For those trying to prevent outbreaks of infectious diseases, there may be no more powerful tool than a mobile phone to identify “superspreaders” of viruses.
“There are more cell phones than people, and, in most urban areas, network coverage is close to 100 percent, hence we can get very accurate measurement and sampling of the population,” Jon Crowcroft, a professor of networked systems at the University of Cambridge in England says in a story published by the university.
“How people behave could limit or exacerbate their risk of infection,” Crowcroft explains. “Patterns of social interaction that worsen the spread of disease pose a significant risk. On the other hand, if people stay at home rather than work, the cost to the economy may be greater than the cost incurred through actual illness.”

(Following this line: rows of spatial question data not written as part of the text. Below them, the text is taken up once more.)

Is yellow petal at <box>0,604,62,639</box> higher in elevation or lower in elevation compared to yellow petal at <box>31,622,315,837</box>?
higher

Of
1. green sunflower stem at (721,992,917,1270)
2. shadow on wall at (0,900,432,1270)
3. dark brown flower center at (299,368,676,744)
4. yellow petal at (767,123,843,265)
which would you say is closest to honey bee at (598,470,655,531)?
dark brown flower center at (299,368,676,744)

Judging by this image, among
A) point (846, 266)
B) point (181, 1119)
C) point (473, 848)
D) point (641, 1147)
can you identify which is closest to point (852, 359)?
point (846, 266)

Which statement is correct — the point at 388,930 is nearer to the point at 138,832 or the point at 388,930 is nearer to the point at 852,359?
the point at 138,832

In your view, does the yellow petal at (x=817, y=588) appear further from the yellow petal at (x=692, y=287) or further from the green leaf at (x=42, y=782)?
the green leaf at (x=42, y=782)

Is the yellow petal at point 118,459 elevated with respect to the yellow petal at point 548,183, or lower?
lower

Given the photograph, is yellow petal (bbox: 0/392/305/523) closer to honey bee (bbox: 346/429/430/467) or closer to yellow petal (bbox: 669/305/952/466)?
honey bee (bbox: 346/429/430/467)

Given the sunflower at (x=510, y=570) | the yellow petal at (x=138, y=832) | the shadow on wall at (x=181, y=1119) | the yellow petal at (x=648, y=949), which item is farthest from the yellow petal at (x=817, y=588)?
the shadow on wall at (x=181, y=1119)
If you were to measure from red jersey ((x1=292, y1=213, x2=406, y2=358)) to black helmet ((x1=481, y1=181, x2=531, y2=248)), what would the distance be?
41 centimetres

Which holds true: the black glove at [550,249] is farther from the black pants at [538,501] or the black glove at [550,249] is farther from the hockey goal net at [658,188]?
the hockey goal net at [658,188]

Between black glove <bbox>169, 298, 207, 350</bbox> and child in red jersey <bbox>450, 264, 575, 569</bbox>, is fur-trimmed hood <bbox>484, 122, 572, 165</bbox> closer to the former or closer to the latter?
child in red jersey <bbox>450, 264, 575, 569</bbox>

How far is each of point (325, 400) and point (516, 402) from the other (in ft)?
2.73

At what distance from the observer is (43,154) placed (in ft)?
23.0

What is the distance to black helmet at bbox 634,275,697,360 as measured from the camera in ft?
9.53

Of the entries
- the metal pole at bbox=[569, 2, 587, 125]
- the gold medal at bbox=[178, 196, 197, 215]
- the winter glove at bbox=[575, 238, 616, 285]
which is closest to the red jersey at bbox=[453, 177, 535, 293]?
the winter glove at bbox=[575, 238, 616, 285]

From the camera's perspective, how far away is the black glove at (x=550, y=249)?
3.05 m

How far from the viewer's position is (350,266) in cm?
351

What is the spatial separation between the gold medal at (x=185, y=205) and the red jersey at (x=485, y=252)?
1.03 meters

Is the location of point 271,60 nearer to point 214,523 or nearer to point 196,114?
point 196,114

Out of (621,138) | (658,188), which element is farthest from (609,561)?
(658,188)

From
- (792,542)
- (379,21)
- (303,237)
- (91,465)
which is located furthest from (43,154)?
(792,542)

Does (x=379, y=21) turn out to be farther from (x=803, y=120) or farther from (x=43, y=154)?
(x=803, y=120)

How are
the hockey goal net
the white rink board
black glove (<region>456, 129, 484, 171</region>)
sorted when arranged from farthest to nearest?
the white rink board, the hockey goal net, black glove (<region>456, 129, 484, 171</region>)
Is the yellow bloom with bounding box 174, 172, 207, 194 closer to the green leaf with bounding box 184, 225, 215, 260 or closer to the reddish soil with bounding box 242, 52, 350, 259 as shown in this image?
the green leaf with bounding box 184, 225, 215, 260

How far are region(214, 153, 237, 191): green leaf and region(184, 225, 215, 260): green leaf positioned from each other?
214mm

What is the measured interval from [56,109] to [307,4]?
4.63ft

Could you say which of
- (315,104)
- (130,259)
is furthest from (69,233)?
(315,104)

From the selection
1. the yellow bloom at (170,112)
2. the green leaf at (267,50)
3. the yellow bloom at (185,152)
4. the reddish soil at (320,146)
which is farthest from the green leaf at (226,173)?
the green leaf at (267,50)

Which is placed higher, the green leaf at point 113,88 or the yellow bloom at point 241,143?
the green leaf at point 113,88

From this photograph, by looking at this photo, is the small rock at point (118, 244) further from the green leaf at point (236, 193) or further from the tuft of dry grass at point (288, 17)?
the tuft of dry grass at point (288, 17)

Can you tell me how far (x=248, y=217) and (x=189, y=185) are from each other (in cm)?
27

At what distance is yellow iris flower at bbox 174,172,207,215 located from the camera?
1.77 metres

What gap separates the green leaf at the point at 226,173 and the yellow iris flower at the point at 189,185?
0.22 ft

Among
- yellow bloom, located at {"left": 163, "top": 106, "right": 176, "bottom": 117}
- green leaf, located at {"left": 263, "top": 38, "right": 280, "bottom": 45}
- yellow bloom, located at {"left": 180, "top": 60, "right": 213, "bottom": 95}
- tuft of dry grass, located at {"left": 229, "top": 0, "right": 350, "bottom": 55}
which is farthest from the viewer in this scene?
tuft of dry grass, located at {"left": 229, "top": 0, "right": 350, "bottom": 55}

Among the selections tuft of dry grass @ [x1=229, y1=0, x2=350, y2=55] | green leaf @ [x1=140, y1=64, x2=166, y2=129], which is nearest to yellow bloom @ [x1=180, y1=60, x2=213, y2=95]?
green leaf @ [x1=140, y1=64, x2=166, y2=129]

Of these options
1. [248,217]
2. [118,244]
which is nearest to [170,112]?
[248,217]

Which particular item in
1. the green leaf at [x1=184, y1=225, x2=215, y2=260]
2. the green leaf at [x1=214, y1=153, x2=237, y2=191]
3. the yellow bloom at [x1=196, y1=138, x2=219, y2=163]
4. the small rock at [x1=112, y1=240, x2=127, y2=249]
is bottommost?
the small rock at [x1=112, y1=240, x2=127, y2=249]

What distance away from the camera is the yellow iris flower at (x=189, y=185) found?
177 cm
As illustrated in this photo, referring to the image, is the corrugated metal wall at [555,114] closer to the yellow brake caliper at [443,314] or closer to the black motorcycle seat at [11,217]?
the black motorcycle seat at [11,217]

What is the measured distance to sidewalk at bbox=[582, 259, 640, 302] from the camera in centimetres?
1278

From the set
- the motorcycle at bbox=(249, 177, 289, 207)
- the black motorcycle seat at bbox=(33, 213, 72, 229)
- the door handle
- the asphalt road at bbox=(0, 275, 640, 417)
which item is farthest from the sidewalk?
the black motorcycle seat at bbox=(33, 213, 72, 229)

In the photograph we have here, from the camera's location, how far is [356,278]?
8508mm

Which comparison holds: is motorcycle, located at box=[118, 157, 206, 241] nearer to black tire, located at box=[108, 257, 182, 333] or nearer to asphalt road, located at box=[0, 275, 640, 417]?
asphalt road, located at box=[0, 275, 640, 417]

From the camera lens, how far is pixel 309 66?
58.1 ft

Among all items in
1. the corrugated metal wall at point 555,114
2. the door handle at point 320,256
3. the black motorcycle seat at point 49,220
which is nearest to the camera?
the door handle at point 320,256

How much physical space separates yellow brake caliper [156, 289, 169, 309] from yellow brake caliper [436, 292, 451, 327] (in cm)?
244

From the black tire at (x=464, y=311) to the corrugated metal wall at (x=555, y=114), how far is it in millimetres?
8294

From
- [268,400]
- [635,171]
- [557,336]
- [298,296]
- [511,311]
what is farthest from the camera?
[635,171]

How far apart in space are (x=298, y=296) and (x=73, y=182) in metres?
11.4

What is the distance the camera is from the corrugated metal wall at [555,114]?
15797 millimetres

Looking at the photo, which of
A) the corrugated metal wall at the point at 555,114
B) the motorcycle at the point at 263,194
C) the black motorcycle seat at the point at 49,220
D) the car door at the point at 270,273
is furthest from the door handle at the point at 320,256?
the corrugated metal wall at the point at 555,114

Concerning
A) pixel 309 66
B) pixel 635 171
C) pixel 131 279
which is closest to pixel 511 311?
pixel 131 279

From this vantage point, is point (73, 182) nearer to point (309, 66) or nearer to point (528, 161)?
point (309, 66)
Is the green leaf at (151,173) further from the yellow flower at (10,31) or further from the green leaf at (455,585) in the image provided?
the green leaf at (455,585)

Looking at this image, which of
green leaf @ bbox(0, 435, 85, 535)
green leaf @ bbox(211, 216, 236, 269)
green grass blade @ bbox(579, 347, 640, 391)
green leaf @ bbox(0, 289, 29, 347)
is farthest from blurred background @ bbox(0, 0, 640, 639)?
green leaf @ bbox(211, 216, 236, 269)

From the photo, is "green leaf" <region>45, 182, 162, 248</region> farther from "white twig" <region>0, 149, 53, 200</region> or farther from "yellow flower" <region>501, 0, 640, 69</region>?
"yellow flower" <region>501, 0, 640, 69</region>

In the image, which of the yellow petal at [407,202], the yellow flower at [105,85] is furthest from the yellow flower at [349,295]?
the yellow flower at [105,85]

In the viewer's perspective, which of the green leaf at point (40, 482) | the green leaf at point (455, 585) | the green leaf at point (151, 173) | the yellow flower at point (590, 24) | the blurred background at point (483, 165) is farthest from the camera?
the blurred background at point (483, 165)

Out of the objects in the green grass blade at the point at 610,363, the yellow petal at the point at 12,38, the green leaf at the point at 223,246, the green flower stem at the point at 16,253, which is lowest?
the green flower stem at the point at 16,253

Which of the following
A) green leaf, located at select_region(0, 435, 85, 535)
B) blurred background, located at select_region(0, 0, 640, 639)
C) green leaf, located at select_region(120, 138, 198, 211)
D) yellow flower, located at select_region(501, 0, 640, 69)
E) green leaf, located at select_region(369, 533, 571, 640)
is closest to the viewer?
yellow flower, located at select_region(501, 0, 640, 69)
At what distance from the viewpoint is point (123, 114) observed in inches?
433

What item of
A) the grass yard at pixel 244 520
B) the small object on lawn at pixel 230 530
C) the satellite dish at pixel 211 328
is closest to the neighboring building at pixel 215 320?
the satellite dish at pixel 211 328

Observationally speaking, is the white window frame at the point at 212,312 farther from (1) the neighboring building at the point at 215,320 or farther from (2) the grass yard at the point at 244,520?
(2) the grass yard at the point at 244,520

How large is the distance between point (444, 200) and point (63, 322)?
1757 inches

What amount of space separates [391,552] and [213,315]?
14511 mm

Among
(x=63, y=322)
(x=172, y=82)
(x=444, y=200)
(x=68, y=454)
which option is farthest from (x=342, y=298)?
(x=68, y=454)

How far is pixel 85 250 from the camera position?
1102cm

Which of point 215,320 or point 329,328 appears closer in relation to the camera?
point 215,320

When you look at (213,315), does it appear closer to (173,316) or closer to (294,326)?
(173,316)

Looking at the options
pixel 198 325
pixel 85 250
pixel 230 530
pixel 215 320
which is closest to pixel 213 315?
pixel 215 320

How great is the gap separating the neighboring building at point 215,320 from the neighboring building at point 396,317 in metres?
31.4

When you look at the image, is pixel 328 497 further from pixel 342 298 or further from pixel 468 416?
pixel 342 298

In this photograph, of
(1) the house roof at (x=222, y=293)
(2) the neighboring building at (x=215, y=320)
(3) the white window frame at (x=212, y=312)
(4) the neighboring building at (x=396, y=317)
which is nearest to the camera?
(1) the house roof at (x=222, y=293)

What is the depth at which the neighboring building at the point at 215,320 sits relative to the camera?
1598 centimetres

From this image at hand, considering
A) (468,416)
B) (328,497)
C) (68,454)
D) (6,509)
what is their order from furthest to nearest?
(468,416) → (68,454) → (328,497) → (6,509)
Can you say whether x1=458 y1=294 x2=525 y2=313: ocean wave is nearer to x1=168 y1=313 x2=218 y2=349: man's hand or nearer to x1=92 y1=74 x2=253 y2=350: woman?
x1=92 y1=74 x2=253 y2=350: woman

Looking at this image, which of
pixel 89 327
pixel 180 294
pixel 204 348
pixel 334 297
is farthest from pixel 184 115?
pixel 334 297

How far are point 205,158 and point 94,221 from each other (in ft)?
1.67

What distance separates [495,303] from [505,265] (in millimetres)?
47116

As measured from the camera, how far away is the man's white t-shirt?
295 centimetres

Crowcroft and colleague Eiko Yoneki are co-leading the FluPhone study, a smartphone-based project at the Cambridge Computer Laboratory to investigate how influenza viruses spread as people interact with each other. The Java-based app, designed for Nokia’s Symbian OS and compatible with various Nokia Series 40 and Series 60 smartphones, asks questions of study participants to look for flu-like symptoms.
“It also captures physical proximity information between individuals by recording other devices nearby via Bluetooth communication,” Yoneki says in the Cambridge article. The researchers cited ethical considerations for ruling out using GPS to track people’s movement.
The Cambridge team recently opened up FluPhone participation to the public after running a pilot among volunteers in the university community that happened to coincide with a rash of swine flu. “In this particular outbreak it’s now known that some people carried the disease yet were asymptomatic. Our system is capable of identifying these asymptomatic ‘superspreaders’ because they show up by virtue of the contacts who develop the disease,” according to Crowcroft.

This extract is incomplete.